Hay otras preferencias de Biden en materia económica. Por ejemplo, pretende gastar hasta dos billones de dólares en políticas de lucha contra el cambio climático, de las que Trump se había alejado totalmente, pero también para mejorar gran parte de las infraestructuras públicas, bastante desfasadas. Cabe esperar que ese cambio en materia climática venga acompañado de una vuelta del diálogo, el liderazgo y la cooperación internacional. Es imprescindible reducir tensiones comerciales y geoestratégicas así como rifirrafes políticos estériles con otros países. En este contexto, soy algo más optimista en que se avance hacia un acuerdo internacional sobre el impuesto a empresas tecnológicas y actividad digital, elemento clave en la fiscalidad del futuro por el gran peso de las Big Tech y los activos intangibles.

### Datos proporcionados
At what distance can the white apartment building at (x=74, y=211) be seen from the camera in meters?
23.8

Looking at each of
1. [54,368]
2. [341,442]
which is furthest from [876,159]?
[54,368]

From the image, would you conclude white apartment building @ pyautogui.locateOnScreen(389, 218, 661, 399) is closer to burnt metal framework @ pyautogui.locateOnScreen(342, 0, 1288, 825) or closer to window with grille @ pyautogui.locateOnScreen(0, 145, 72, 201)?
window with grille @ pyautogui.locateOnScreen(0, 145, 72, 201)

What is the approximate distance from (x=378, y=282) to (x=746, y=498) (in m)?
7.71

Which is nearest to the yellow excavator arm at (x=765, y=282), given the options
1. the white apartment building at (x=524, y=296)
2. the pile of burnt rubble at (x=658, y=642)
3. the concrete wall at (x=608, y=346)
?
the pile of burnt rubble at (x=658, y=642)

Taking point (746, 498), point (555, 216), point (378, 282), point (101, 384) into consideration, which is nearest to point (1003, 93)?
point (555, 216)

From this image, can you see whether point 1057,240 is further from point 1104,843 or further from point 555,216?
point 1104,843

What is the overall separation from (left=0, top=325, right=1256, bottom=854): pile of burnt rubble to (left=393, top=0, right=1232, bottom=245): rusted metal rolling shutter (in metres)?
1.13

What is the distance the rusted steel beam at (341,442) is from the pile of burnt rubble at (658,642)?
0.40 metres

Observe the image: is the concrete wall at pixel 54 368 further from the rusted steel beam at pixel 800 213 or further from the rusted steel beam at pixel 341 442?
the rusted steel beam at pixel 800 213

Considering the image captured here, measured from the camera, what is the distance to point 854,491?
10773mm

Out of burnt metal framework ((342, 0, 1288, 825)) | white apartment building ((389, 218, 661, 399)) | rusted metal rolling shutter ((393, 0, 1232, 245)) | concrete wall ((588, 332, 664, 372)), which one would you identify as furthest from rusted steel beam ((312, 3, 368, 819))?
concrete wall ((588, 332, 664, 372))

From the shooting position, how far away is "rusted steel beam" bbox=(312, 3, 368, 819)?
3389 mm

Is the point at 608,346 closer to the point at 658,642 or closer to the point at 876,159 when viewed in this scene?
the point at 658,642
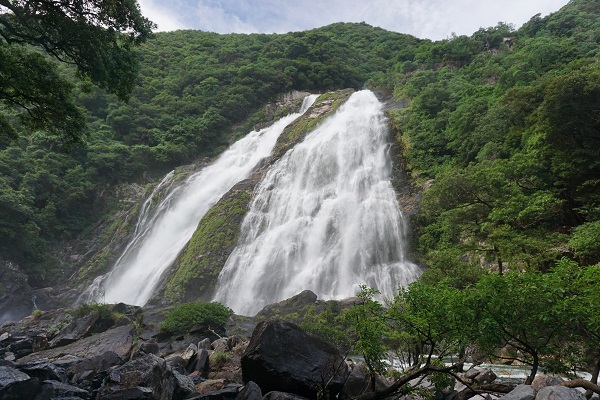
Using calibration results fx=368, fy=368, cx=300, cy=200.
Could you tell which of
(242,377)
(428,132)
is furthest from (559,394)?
(428,132)

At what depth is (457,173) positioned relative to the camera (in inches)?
549

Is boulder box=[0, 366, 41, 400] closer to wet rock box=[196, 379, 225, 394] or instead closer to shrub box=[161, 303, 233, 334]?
wet rock box=[196, 379, 225, 394]

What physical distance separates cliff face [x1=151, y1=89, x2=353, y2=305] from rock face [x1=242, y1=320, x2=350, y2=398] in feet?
50.8

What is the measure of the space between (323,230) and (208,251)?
25.1ft

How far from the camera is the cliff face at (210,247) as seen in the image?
2192 centimetres

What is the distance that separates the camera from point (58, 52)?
8.02m

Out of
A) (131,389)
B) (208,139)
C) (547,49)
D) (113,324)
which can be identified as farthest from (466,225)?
(208,139)

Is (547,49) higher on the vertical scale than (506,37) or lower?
lower

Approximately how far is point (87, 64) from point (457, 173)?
1229 centimetres

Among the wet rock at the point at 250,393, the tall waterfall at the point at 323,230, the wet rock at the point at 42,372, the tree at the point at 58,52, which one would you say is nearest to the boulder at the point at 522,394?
the wet rock at the point at 250,393

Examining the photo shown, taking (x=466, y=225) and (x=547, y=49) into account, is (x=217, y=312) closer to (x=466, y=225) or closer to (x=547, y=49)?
(x=466, y=225)

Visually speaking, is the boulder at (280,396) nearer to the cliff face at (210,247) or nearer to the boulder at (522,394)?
the boulder at (522,394)

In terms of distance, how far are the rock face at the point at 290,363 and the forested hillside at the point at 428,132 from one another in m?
5.41

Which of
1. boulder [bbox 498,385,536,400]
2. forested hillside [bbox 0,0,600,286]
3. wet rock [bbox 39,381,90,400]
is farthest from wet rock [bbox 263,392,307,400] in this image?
forested hillside [bbox 0,0,600,286]
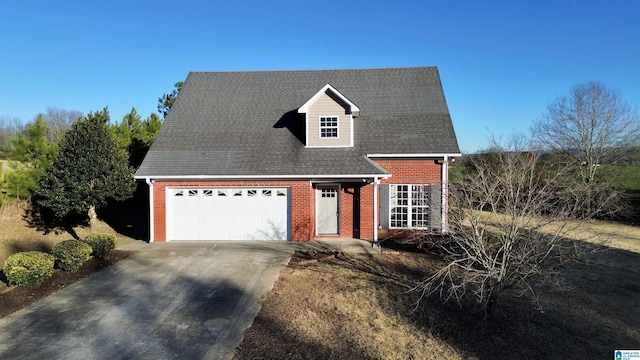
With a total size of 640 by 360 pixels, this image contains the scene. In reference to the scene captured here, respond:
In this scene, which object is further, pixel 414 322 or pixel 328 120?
pixel 328 120

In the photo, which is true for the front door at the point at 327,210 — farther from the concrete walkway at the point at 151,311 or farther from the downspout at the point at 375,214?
the concrete walkway at the point at 151,311

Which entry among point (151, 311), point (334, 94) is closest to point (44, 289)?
point (151, 311)

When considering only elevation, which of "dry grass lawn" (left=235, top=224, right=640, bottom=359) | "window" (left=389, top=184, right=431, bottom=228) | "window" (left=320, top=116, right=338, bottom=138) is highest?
"window" (left=320, top=116, right=338, bottom=138)

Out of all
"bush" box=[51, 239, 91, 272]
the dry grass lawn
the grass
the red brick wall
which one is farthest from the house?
the dry grass lawn

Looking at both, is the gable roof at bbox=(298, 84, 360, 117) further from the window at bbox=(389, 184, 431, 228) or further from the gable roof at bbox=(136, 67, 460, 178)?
the window at bbox=(389, 184, 431, 228)

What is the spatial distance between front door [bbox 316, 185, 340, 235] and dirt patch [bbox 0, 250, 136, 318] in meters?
Answer: 7.19

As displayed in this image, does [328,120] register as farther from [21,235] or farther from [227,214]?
[21,235]

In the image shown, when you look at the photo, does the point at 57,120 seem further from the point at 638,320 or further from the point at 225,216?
the point at 638,320

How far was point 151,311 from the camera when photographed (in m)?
7.74

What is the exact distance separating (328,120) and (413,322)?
9.30 metres

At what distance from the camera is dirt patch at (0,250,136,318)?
7903 mm

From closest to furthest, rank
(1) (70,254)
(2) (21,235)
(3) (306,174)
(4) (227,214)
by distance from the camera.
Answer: (1) (70,254), (3) (306,174), (4) (227,214), (2) (21,235)

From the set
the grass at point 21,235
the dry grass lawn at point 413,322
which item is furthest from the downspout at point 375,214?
the grass at point 21,235

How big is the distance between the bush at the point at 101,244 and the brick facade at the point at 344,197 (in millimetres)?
2561
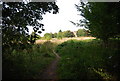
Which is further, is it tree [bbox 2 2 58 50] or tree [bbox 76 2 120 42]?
tree [bbox 76 2 120 42]

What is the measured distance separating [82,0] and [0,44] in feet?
33.3

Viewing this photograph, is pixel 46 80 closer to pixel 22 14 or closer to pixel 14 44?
pixel 14 44

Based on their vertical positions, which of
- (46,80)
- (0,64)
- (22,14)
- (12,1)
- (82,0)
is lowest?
(46,80)

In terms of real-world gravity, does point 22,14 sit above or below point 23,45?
above

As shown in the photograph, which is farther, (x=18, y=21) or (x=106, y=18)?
(x=106, y=18)

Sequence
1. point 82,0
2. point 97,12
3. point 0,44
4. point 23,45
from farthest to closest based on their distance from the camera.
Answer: point 82,0 < point 97,12 < point 23,45 < point 0,44

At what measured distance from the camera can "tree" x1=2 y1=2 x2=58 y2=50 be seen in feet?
14.7

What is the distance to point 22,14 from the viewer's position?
468 cm

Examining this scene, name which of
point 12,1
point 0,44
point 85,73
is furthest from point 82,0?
point 0,44

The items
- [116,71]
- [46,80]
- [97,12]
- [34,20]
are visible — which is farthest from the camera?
[97,12]

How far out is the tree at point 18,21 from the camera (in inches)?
177

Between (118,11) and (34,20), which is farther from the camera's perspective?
(118,11)

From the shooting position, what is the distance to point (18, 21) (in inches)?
176

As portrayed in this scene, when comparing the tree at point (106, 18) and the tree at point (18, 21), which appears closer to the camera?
the tree at point (18, 21)
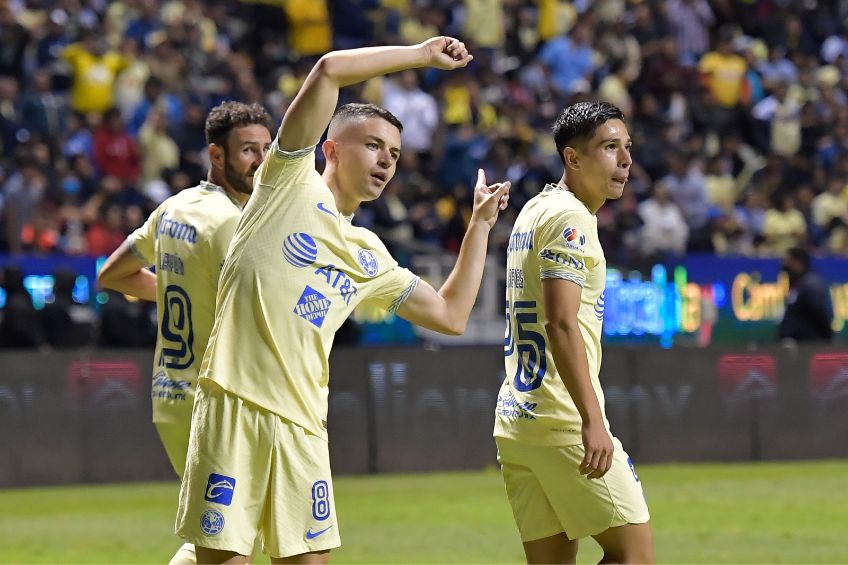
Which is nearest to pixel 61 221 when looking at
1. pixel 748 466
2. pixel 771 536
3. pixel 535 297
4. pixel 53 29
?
pixel 53 29

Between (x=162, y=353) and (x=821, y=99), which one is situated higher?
(x=821, y=99)

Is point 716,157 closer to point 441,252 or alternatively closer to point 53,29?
point 441,252

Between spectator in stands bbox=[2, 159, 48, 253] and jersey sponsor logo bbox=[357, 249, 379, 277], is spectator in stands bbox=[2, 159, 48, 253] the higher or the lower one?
the higher one

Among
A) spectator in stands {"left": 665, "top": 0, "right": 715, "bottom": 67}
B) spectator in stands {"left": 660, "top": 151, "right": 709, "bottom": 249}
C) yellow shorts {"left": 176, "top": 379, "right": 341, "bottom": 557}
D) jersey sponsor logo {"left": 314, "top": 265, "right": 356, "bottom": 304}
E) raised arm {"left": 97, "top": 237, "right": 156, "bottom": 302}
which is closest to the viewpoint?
yellow shorts {"left": 176, "top": 379, "right": 341, "bottom": 557}

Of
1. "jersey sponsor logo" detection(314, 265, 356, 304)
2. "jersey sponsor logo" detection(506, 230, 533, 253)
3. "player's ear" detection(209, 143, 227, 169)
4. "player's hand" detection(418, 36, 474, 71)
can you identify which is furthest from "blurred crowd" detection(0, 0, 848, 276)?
"player's hand" detection(418, 36, 474, 71)

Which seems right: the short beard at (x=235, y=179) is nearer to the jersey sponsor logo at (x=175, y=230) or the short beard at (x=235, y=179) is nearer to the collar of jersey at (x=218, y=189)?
the collar of jersey at (x=218, y=189)

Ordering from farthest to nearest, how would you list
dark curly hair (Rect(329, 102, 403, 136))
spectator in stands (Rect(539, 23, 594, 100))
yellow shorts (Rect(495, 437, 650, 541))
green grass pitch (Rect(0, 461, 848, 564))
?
spectator in stands (Rect(539, 23, 594, 100)) → green grass pitch (Rect(0, 461, 848, 564)) → yellow shorts (Rect(495, 437, 650, 541)) → dark curly hair (Rect(329, 102, 403, 136))

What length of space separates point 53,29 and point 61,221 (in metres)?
3.92

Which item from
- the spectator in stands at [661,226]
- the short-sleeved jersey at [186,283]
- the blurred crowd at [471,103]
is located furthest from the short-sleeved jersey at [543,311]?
the spectator in stands at [661,226]

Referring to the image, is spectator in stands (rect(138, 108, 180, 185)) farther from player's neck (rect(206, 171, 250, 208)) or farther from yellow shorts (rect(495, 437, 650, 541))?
yellow shorts (rect(495, 437, 650, 541))

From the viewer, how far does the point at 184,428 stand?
7.28 m

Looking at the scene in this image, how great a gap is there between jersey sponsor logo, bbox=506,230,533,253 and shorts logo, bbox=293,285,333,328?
1.04 meters

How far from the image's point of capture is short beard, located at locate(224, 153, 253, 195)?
7332 mm

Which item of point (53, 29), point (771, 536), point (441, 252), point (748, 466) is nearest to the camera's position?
point (771, 536)
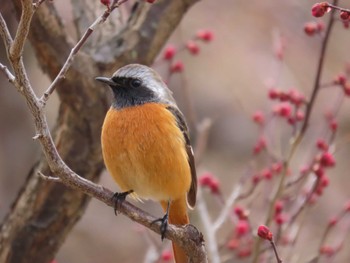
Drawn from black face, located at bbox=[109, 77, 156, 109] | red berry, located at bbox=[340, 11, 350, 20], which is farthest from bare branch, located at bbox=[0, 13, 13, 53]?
black face, located at bbox=[109, 77, 156, 109]

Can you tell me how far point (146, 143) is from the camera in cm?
353

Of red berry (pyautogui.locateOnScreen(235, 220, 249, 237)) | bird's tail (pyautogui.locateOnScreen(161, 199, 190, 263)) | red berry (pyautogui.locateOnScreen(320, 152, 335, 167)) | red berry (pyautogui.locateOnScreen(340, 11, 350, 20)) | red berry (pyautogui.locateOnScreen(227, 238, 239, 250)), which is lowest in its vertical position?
red berry (pyautogui.locateOnScreen(227, 238, 239, 250))

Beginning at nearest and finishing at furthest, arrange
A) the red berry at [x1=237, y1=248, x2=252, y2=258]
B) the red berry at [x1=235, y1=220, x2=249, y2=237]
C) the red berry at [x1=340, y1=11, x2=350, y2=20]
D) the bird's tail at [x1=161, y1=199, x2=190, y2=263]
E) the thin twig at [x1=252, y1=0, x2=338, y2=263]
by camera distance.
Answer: the red berry at [x1=340, y1=11, x2=350, y2=20] → the thin twig at [x1=252, y1=0, x2=338, y2=263] → the bird's tail at [x1=161, y1=199, x2=190, y2=263] → the red berry at [x1=235, y1=220, x2=249, y2=237] → the red berry at [x1=237, y1=248, x2=252, y2=258]

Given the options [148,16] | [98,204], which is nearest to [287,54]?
[98,204]

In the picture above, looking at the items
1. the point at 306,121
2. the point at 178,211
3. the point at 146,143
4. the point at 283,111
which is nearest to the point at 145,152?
the point at 146,143

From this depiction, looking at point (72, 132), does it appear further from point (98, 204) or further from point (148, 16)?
point (98, 204)

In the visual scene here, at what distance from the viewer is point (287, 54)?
36.1ft

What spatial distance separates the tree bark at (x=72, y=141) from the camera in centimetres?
394

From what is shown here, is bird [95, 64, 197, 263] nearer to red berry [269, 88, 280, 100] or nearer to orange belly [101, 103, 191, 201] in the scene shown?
orange belly [101, 103, 191, 201]

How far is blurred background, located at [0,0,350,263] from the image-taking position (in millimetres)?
8875

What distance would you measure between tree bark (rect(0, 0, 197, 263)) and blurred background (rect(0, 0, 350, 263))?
304 centimetres

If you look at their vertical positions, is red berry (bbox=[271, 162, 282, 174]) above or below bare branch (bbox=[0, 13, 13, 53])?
below

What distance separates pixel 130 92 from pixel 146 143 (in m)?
0.40

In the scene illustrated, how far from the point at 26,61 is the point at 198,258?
5.97 metres
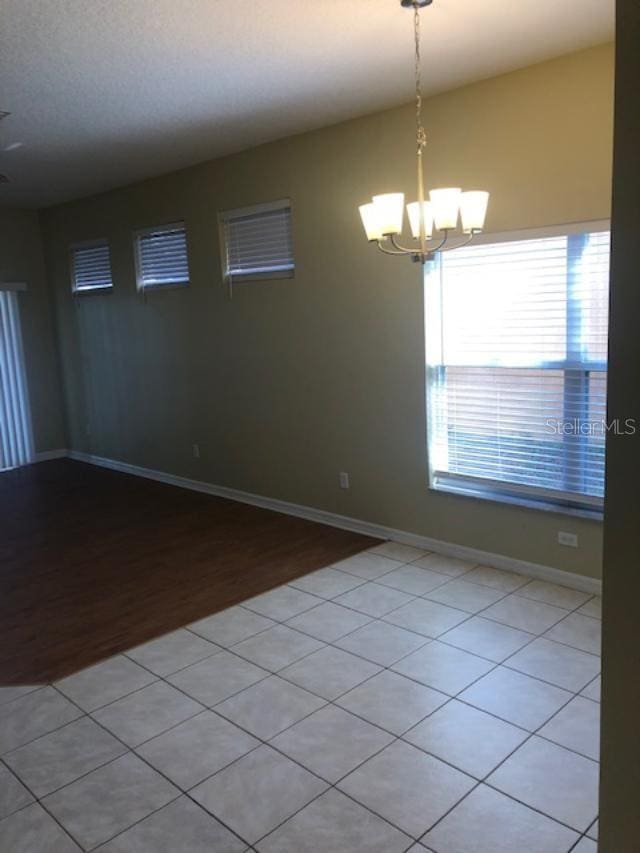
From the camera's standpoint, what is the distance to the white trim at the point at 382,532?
3.71 metres

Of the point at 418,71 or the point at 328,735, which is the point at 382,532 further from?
the point at 418,71

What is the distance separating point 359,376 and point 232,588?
5.28 ft

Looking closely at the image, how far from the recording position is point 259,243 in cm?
506

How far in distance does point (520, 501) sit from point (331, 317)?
1.76m

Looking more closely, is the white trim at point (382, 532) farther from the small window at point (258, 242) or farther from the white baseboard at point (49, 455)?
the small window at point (258, 242)

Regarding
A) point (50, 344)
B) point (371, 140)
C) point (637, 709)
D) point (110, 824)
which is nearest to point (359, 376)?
point (371, 140)

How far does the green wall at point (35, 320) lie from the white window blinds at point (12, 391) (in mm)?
77

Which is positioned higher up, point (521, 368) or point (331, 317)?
point (331, 317)

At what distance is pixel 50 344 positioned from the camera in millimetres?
7434

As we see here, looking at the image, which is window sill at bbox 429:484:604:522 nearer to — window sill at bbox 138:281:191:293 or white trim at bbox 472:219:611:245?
white trim at bbox 472:219:611:245

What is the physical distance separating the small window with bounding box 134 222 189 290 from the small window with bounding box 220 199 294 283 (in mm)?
579

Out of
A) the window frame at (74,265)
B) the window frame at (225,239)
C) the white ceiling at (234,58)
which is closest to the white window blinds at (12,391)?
the window frame at (74,265)

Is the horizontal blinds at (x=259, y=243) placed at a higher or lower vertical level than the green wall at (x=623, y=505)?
higher
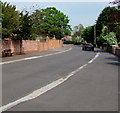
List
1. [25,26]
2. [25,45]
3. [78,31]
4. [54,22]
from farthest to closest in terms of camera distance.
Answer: [78,31]
[54,22]
[25,45]
[25,26]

### Tus tareas
[a] En el texto sobre los planes económicos de Biden, ¿hasta cuánto dinero pretende gastar Biden?
[b] Sigue escribiendo el texto sobre los planes económicos de Biden a partir de su última frase.
Las filas no tienen nada que ver con esto.

### Respuestas por tarea
[a] Hasta dos billones de dólares.

[b]
En suma, Biden es lo más parecido al nuevo centrismo económico que EE UU podía ofrecer. Correcto para los mercados —a pesar de su énfasis en subir impuestos— y un hombre de su tiempo en derechos sociales y en políticas de transformación económica. Si además consigue retomar la vía del entendimiento internacional con un liderazgo americano más compartido, amable y sin unilateralismo, quedará esperanza de un nuevo renacer económico.